§ TEXTAUSZUG:
##############################

Jahrelanges Gezerre, umstrittene Kompromisse
Komplex ist auch die Geschichte der Umbenennungsversuche. In den 2000er Jahren war neben der CDU auch die FDP dagegen. Als sich das änderte, traten plötzlich die Grünen auf die Bremse, die mittlerweile eine Zählgemeinschaft mit der CDU eingegangen waren. Als bis heute umstrittener Kompromiss wurde schon Ende 2008 eine angrenzende Grünanlage nach Harry Bresslau benannt, Treitschkes Kontrahenten im sogenannten Berliner Antisemitismusstreit. Eine Informationsstele soll über die Geschichte aufklären.

##############################

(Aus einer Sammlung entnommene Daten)
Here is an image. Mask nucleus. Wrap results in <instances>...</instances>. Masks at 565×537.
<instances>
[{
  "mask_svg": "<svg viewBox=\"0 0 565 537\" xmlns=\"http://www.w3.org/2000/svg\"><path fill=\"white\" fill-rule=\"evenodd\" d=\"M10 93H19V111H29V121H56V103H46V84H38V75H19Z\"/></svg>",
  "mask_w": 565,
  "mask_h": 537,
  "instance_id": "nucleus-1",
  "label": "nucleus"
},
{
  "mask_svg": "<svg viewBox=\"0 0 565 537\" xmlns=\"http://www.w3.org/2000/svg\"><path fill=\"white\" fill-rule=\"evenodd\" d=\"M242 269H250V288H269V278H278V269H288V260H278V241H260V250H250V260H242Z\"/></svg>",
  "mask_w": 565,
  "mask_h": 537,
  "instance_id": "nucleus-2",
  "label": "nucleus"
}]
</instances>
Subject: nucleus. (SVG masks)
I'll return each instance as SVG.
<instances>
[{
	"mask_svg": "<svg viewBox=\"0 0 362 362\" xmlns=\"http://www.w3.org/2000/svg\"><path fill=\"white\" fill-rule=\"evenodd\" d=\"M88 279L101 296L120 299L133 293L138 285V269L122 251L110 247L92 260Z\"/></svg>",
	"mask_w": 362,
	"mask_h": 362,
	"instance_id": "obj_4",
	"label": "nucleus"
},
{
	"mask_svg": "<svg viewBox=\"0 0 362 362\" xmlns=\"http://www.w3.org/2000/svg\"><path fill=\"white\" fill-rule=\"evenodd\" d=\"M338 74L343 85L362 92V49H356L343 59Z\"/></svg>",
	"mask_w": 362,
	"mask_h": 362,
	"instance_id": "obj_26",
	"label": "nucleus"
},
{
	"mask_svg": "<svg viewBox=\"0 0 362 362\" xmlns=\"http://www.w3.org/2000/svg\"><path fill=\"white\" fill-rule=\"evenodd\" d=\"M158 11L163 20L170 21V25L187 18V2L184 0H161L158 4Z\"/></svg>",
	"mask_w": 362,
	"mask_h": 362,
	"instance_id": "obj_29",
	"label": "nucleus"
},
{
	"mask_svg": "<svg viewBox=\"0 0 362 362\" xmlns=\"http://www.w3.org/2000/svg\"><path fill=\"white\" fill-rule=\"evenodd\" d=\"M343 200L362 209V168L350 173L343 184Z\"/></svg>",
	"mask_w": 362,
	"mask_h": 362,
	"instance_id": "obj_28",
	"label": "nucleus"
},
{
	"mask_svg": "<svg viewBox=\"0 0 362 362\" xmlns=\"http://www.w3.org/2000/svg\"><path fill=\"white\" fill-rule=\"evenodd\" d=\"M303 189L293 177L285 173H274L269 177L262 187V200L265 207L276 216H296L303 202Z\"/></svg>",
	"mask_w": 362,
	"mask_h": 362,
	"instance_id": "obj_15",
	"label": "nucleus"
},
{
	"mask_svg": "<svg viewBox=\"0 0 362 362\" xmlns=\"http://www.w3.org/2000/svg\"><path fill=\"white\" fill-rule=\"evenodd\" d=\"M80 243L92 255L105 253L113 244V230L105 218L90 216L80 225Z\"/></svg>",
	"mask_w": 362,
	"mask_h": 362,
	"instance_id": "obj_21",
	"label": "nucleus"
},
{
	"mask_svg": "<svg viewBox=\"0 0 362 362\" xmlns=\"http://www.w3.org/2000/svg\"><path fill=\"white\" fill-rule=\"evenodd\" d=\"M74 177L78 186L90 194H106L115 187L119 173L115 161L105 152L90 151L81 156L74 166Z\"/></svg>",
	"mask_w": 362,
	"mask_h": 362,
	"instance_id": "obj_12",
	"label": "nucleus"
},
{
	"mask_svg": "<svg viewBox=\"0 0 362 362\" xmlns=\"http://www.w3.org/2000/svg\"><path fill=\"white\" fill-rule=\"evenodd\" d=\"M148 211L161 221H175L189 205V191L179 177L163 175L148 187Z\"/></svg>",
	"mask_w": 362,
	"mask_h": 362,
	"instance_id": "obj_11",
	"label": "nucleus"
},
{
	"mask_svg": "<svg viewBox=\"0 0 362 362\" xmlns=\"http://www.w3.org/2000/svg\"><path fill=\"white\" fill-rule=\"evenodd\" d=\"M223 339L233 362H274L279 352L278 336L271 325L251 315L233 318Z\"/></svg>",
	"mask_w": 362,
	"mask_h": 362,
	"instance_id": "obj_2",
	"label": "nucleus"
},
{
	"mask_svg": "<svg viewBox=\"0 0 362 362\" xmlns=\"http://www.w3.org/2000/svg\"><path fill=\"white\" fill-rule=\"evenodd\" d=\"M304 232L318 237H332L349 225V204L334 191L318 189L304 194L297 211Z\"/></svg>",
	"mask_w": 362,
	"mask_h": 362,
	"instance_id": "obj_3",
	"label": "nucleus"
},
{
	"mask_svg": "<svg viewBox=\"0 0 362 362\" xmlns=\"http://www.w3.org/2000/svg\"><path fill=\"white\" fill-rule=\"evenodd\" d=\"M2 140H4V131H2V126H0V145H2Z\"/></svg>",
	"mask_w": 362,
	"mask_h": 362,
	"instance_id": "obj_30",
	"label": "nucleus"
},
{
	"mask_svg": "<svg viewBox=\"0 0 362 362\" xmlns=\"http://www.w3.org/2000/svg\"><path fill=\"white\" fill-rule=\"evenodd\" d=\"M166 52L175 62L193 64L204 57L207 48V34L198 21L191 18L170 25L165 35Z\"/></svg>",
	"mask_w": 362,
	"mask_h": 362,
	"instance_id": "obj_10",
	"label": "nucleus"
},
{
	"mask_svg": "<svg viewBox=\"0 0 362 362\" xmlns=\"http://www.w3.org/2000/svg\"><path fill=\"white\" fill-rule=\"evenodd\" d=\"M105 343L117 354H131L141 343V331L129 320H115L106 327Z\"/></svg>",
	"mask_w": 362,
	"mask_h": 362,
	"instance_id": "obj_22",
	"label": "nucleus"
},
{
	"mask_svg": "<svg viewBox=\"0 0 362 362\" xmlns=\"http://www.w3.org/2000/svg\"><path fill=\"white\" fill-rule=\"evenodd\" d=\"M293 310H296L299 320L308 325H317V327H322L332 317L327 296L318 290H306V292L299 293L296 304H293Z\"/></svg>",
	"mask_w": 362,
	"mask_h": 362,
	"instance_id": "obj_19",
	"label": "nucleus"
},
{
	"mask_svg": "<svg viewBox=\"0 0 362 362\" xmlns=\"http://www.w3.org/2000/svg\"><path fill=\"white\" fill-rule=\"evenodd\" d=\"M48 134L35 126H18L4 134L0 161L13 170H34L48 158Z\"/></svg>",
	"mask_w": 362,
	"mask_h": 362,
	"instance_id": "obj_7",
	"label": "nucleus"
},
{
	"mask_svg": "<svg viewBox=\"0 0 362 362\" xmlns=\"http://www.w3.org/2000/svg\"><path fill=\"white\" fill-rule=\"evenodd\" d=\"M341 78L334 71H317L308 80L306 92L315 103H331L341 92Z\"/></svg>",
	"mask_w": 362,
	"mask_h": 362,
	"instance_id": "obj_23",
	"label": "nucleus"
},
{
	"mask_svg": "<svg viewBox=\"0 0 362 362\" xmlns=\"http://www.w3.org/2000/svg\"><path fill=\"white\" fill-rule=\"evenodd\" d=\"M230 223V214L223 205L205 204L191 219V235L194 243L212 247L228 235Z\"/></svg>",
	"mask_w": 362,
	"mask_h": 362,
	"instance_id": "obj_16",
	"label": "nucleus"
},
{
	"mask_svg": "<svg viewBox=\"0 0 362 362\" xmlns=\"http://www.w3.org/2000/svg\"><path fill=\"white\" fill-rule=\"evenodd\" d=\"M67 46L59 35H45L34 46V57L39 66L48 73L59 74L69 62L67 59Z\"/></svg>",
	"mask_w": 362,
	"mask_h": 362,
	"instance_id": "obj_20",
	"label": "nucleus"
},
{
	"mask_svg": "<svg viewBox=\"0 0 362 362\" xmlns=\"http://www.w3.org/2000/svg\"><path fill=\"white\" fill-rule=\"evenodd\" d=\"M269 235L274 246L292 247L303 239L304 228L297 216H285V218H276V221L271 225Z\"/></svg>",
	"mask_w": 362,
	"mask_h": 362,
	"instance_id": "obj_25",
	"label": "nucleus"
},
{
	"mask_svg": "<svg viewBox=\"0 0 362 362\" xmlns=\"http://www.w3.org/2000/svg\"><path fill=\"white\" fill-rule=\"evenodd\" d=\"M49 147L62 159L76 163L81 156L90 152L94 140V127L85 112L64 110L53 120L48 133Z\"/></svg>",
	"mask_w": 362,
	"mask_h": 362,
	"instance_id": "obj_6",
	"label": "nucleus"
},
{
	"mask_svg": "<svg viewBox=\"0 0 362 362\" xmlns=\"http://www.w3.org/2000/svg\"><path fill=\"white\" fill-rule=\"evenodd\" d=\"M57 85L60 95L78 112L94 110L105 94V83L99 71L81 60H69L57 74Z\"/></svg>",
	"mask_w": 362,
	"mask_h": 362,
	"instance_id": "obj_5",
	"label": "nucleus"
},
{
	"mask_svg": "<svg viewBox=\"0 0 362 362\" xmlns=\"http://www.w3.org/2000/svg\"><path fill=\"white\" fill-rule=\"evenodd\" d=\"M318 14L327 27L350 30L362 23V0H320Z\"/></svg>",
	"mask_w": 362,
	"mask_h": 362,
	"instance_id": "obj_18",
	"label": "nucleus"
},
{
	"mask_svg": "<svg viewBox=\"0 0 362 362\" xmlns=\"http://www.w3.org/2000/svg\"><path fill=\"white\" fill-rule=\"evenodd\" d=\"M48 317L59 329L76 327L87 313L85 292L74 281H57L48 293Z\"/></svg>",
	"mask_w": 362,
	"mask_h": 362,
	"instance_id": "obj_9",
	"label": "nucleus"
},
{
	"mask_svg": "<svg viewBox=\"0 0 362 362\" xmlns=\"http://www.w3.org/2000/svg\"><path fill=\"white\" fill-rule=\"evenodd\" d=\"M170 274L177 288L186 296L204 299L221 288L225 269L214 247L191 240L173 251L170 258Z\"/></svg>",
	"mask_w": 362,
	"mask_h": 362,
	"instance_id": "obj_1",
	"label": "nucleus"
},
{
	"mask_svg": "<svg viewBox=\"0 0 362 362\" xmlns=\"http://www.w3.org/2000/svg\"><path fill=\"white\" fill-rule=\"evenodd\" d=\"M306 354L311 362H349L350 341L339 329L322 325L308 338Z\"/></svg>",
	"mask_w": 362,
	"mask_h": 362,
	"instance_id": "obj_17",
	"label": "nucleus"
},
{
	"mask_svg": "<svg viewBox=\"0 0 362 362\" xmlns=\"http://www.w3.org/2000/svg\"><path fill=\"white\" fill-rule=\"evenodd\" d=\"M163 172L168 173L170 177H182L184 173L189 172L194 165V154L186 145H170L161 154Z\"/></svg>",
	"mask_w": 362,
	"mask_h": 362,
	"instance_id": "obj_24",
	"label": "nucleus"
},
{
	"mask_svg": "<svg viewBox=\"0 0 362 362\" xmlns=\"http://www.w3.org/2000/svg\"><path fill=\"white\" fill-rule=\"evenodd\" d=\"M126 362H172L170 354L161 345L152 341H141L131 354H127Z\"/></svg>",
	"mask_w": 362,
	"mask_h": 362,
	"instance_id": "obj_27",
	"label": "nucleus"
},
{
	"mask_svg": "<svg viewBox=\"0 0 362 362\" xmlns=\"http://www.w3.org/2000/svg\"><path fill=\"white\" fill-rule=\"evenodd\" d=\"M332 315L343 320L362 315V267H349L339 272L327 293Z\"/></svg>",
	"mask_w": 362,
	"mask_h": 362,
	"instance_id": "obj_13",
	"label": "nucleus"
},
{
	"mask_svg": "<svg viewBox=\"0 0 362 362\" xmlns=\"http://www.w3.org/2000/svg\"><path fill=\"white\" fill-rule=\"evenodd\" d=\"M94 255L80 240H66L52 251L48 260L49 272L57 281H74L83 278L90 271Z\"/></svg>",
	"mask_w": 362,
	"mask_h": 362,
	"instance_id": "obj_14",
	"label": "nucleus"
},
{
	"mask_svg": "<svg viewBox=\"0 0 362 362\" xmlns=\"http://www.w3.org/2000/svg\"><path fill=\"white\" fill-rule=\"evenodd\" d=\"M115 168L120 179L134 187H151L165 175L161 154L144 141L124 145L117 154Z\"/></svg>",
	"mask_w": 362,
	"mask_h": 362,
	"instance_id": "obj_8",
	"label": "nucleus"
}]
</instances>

##############################

§ DIE AUFGABE:
Schreib den Textauszug über die Umbenennungsversuche vollständig und Wort für Wort ab.

§ ERLEDIGTE AUFGABE:
Jahrelanges Gezerre, umstrittene Kompromisse
Komplex ist auch die Geschichte der Umbenennungsversuche. In den 2000er Jahren war neben der CDU auch die FDP dagegen. Als sich das änderte, traten plötzlich die Grünen auf die Bremse, die mittlerweile eine Zählgemeinschaft mit der CDU eingegangen waren. Als bis heute umstrittener Kompromiss wurde schon Ende 2008 eine angrenzende Grünanlage nach Harry Bresslau benannt, Treitschkes Kontrahenten im sogenannten Berliner Antisemitismusstreit. Eine Informationsstele soll über die Geschichte aufklären.